··· PAGE TEXT ···
Have you ever wondered about the magic of Wii remote? It can do more than blow out candles
While doing yet again a search for companies or institutes, i.e. a attendant, possibly related to what I’m looking for (automated music similarity analysis) I got one big step forward finding projects at the Fraunhofer IDMT (Institute Digital Media Technologies) that sound really interesting. What I’m interested in is doing some sort of wave form analysis and find different characteristics, different descriptive measures that make two music pieces “sound similar” independent of genre, same artist or whatever and those that make two other pieces different. Most interesting would be to derive them from how we humans would decide it which, of course, is not always deterministic, i.e. fuzzy. The long term dream would be to have an automate find the right music for a given emotional atmosphere, e.g. candle lite dinner, BBQ, reception event…
- SoundsLike — Sounds like it comes close to what I’m interested in; derived from AudioID fingerprinting mechanism.
- GenreID – more the category based approach similar to acoustic fingerprinting. Still interesting, though.
- Query by Humming — Finding music tracks by humming the characteristic melody. But what exactly is characteristic to a certain track?
- Semantic HiFi — interesting project; combines multiple tools to have the stereo generate personalized playlists on demand via call by voice, interacts with other media devices. Reads very promising. The project itself went from 2003-2006. And what’s really interesting is a cooperation with, among others, the University of Pompeu Fabra, Barcelona, Spain.
I also could imagine automated adjustment of volume level by sound level in the room if actually it’s wise and no feedback effekt takes place, e.g. at a cockail party: conversation louder -> music louder -> conversation louder…
- Retrieval and Recommendation Tools — just the attempt I’m looking for.
I also stumbled upon news that the mp3 format has been enhanced to encode surround sound information while only enlarging file size by about 10% (see also mpegsurround.com). And secondly an attempt to use P2P to legally ship music content and to utilize it to encourage people to by the better quality version called Freebies.
- analyse the music audio signal (up to 10 min of a track) locally by MusicIP Mixer generating an id called PUID (closed source!)
- PUID is sent to MusicDNS, a web-service by MusicIP (closed source, too!) which does fuzzy matching
- Some magic happens that the Mixer calculates a playlist by. It would not be sufficient for the DNS (Music Digital Naming Service, don’t mistaken it with Domain Name System) server to just return a list of PUIDs since the server (hopefully!) doesn’t know about all other tracks I have in my library, i.e. that potentially could be used to generate playlists with.
PUID is a 128-bit Portable Unique IDentifier that represents the analysis result from MusicIP Mixer and therefore is not a music piece finger print identifying a song in some particular version. PUIDs are just the ids used in the proprietary fingerprinting system operated by MusicIP. They provide a lightweight PUID generator called genpuid that does 1. and 2. PUIDs can be used to map track information such as artist, title, etc. to a finger print. The id itself has no acoustic information.
··· PROVIDED RECORDS ···
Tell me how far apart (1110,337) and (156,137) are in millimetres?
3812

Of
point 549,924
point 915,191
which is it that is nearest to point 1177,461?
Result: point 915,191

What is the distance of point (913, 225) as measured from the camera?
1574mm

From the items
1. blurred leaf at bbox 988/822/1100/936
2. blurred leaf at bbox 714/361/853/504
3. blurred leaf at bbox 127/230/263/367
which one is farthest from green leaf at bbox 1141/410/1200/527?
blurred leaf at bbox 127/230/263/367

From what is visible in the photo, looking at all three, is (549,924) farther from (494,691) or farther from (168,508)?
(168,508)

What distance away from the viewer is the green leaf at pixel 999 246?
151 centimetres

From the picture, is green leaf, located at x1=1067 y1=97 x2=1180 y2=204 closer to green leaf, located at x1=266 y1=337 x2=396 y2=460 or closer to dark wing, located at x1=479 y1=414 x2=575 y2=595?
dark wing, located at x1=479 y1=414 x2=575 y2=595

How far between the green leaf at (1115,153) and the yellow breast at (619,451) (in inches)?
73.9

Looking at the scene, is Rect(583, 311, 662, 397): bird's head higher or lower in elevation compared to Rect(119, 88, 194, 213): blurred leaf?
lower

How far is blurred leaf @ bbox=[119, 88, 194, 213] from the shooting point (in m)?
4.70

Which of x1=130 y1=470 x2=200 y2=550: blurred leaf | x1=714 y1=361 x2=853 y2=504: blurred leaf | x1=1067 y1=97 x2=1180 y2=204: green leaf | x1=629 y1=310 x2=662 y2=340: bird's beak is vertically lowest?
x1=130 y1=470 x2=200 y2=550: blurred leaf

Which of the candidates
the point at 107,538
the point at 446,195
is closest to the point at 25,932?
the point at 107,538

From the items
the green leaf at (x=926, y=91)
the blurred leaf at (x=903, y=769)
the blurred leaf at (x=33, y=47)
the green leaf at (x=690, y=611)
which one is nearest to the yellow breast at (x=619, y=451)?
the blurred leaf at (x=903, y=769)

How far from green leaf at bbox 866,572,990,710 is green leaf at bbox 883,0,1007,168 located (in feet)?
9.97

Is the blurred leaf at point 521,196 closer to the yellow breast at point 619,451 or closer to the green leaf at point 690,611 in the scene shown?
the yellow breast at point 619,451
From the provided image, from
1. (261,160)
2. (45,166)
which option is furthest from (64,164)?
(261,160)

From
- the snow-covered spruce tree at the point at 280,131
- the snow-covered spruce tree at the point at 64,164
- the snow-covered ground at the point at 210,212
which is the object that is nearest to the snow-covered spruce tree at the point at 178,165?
···
WHAT IS ASKED
a) In the music similarity post, retype everything from "- Semantic HiFi" down to "I’m looking for.".
b) The music similarity post gives examples of an emotional atmosphere that music could be chosen for. List all of them.

ANSWERS FOR THE EXERCISE
a)
- Semantic HiFi — interesting project; combines multiple tools to have the stereo generate personalized playlists on demand via call by voice, interacts with other media devices. Reads very promising. The project itself went from 2003-2006. And what’s really interesting is a cooperation with, among others, the University of Pompeu Fabra, Barcelona, Spain.
I also could imagine automated adjustment of volume level by sound level in the room if actually it’s wise and no feedback effekt takes place, e.g. at a cockail party: conversation louder -> music louder -> conversation louder…
- Retrieval and Recommendation Tools — just the attempt I’m looking for.

b)
- candle lite dinner
- BBQ
- reception event